Abstract: This project aims to develop a deep learning-based text classification system that predicts the domain of a given article using the 20 Newsgroups dataset, which consists of news articles categorized into various topics. The goal is to classify articles into broader domains such as 'Technology,' 'Sports,' 'Politics,' and 'Religion,' based on their content. The model employs an LSTM network, a form of RNN, because it is well-suited to handle sequential data like text and capture long-term dependencies in the content. The project first preprocesses the data by tokenizing the text, padding sequences to have uniform input size, and one-hot encoding the target labels. Next, the LSTM network is trained so that it may recognize the text's patterns and features and be able to map it into a predefined category. The model was evaluated in terms of accuracy, precision, recall, and F1-score. Also, the batch size and number of epochs were readjusted according to hyperparameter tuning for increased accuracy. Through training, the model can predict the category of any unseen article. The result is mapped to its corresponding domain using a predefined dictionary.
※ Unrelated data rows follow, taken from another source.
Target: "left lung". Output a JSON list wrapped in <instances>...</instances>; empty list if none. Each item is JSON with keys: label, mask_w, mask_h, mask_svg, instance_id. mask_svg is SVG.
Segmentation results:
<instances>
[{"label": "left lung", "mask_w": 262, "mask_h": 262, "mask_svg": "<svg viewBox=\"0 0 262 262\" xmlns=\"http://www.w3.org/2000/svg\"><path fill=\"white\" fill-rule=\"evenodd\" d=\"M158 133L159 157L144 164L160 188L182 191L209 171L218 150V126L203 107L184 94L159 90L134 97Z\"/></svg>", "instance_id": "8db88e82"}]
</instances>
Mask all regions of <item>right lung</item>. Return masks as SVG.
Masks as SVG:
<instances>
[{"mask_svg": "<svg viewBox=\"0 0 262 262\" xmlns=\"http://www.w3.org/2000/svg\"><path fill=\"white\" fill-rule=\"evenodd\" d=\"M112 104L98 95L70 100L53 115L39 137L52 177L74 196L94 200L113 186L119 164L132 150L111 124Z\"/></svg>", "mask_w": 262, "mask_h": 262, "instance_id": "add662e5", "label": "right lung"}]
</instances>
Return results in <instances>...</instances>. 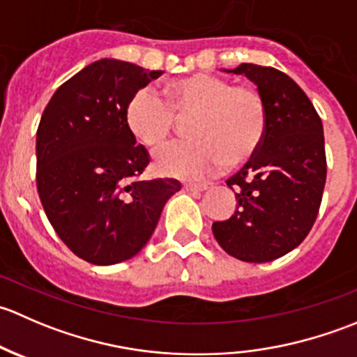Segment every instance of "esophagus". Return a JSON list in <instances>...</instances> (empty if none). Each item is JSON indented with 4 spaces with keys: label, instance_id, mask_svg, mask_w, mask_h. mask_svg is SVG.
Wrapping results in <instances>:
<instances>
[{
    "label": "esophagus",
    "instance_id": "1",
    "mask_svg": "<svg viewBox=\"0 0 357 357\" xmlns=\"http://www.w3.org/2000/svg\"><path fill=\"white\" fill-rule=\"evenodd\" d=\"M183 188L186 192H204V190H207V185H204V183H185Z\"/></svg>",
    "mask_w": 357,
    "mask_h": 357
}]
</instances>
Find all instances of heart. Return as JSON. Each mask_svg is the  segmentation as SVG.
Wrapping results in <instances>:
<instances>
[{
	"label": "heart",
	"instance_id": "obj_1",
	"mask_svg": "<svg viewBox=\"0 0 357 357\" xmlns=\"http://www.w3.org/2000/svg\"><path fill=\"white\" fill-rule=\"evenodd\" d=\"M135 93L124 112L129 135L146 150L162 149L174 132L176 119L193 115L192 142L155 155V169L174 178H202L238 167L261 149L268 129V109L261 93L248 84H233L211 74H190L158 91Z\"/></svg>",
	"mask_w": 357,
	"mask_h": 357
}]
</instances>
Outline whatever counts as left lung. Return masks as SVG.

The system also maintains the functionality of saving the trained model, tokenizer, and label encoder so that the same model can easily be loaded for further predictions. This text classification system can be applied in areas such as news aggregation, content categorization, and information retrieval where automatic sorting of articles into relevant domains is required. In addition, the project explores the possibility of improving text classification using LSTM networks on domains with large unstructured text data, thereby contributing to the advancements in NLP and deep learning applications in real-world scenarios.
Keywords: Text Classification, Deep Learning, LSTM , 20 Newsgroups Dataset, Recurrent Neural Networks (RNN), Content Categorization, Tokenization Sequence Padding.
| DOI: 10.17148/IJARCCE.2024.131260